• Directions for this task
Copy out the lines word for word, beginning at the line that contains "In what order" and stopping after the line that contains "pixel 331 53, pixel 325".

-- START Input --

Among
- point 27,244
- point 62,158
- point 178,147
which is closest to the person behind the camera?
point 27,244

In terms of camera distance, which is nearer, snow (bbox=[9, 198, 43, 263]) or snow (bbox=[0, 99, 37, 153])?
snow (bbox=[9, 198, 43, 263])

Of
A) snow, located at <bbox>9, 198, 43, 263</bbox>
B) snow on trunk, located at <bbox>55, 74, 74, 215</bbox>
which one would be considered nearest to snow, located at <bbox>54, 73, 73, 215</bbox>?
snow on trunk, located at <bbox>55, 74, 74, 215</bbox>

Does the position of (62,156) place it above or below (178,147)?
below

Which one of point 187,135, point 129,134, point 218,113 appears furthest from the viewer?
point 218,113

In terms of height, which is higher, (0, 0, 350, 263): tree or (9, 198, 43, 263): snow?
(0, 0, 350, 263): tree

-- END Input --
-- START Input --

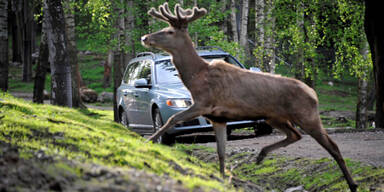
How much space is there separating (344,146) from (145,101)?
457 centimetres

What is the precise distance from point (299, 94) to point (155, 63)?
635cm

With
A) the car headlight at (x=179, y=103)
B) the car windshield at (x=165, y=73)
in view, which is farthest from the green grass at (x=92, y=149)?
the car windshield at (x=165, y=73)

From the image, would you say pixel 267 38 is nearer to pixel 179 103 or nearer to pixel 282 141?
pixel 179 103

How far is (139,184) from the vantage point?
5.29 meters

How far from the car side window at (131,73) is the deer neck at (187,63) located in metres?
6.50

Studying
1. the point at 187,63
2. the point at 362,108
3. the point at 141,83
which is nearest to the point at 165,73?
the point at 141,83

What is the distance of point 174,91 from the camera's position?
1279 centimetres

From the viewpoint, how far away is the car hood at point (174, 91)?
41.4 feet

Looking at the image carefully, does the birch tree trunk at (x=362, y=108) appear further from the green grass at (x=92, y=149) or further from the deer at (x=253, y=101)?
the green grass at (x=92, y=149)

-- END Input --
-- START Input --

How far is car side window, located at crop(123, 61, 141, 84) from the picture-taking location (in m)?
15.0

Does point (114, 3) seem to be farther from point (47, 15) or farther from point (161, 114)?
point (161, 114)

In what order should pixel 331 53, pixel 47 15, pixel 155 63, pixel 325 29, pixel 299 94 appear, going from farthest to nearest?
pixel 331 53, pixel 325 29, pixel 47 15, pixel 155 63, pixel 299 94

-- END Input --

• Finished task
In what order should pixel 331 53, pixel 47 15, pixel 155 63, pixel 325 29, pixel 299 94 appear, going from farthest to nearest?
pixel 331 53, pixel 325 29, pixel 47 15, pixel 155 63, pixel 299 94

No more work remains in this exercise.